Jim Jagielski jim at jagmac2.gsfc.nasa.gov
Tue Oct 9 20:48:54 AEST 1990


In article <1990Oct5.212803.11873 at servalan.uucp> rmtodd at servalan.uucp (Richard Todd) writes:
>jim at jagmac2.gsfc.nasa.gov (Jim Jagielski) writes:
>
>>As I recall, dump.bsd and restore (when used in the "full" mode) also copy
>>the SuperBlock information, so if a restore -r (or whatever the flag is, I
>>don't use dump/restore) is done, SuperBlock info is also restored. One of the
>>upshots of this is that your new filesystem must be the same size as the old
>>one.
>
>  Nope, I'm sorry, you didn't Beat the Reaper. 
>
>  Restore is smart enough to automatically handle restoring onto
>filesystems with different numbers of inodes or disk blocks


I seem to recall somewhere in the documentation for 1.1, that one of the
considerations when using dump and restore was that the restored backup
had to be the same size file system that was originally dumped. In other
words, if your file system was orginally 40 megs and you wanted to "increase"
it to 80 megs, the documentation suggested NOT using dump/restore since the
file system sizes were different and it would not work. (they also mentioned
in there information about the SB being copied also)

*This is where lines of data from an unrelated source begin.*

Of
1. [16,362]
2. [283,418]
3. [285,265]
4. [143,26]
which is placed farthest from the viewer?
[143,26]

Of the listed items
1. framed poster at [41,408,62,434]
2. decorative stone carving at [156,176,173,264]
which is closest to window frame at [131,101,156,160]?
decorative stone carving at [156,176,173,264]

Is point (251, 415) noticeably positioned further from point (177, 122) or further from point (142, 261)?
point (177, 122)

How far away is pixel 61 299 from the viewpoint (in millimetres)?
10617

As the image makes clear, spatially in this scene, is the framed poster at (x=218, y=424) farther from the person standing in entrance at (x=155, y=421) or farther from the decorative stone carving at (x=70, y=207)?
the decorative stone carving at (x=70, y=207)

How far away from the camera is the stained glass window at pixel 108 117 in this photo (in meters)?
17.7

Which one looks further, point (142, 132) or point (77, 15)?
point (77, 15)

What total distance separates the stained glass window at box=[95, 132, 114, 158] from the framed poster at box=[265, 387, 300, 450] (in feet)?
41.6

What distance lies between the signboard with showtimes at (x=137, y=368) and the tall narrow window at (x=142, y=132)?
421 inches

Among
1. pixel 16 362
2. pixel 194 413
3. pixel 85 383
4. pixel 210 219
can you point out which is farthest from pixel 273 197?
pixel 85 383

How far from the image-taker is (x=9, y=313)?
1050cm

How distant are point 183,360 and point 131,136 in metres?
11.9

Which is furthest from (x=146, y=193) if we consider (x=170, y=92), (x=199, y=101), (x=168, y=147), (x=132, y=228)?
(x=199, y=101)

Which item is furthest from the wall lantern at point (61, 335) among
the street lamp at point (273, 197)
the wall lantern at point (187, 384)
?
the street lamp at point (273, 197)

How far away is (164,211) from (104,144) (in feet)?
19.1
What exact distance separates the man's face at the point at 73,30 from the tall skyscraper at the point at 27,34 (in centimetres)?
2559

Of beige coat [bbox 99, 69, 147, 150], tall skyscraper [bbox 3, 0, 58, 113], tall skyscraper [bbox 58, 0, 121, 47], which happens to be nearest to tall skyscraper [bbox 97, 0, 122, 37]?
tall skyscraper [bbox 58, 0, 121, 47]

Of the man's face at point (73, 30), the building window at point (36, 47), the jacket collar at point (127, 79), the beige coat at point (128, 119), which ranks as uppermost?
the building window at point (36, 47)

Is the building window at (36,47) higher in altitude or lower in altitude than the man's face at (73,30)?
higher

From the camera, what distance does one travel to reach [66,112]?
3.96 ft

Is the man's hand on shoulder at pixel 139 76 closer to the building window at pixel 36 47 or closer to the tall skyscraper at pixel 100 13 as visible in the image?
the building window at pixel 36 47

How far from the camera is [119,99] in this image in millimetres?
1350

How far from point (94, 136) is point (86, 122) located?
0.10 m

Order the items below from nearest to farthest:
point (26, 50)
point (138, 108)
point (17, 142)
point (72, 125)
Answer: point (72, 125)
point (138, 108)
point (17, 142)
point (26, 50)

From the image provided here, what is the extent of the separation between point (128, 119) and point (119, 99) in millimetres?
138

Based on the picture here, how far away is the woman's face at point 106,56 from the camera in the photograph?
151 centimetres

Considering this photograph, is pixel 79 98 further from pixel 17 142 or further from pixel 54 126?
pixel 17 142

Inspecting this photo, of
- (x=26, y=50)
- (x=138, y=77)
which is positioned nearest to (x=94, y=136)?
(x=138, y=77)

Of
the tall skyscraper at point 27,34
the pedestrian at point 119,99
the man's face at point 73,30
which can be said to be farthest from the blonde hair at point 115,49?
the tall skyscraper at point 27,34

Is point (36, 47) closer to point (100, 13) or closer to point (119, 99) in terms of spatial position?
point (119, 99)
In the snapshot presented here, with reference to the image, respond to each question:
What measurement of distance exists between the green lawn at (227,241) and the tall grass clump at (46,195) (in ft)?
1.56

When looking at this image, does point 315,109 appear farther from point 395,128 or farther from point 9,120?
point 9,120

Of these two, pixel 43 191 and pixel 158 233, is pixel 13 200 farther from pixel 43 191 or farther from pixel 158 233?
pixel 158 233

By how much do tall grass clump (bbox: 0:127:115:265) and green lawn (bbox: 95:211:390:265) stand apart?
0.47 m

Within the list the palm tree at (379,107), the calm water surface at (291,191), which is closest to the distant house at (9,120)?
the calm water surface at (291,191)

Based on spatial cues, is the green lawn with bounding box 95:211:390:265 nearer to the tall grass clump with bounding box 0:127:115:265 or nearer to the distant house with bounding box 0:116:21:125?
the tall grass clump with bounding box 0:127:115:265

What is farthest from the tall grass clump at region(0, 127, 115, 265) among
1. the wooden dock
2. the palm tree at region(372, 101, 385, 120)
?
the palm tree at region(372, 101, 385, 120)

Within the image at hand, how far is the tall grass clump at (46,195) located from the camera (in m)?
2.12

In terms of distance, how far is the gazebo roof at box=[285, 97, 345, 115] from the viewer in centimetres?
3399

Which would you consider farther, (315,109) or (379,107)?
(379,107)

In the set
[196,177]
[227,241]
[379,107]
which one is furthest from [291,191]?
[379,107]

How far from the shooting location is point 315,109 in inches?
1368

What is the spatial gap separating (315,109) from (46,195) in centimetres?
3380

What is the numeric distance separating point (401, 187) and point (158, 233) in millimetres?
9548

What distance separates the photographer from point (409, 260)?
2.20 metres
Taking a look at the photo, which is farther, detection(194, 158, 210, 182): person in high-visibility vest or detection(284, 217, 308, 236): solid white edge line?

Now I don't know if this is true or not, but it WAS in the 1.1 documentation
set... I recall this because around that time I had upgraded from an 80 MB
disk to a 170 one and wanted to: 1) increase the root FS size from 55MB (which
was about the size of 1.1) to 70MB as well as 2) make /usr it's own FS.

Now maybe the documentation was wrong, or maybe dump/restore was changed/fixed
to circumvent this (heck, I remember the days of nightly "dd" backups!) under
2.0. I simply felt the need to relay what I read, even if it IS/WAS wrong :)
--
=======================================================================
#include <std/disclaimer.h>
                                 =:^)
           Jim Jagielski                    NASA/GSFC, Code 711.1
     jim at jagmac2.gsfc.nasa.gov               Greenbelt, MD 20771

"Kilimanjaro is a pretty tricky climb. Most of it's up, until you reach
 the very, very top, and then it tends to slope away rather sharply."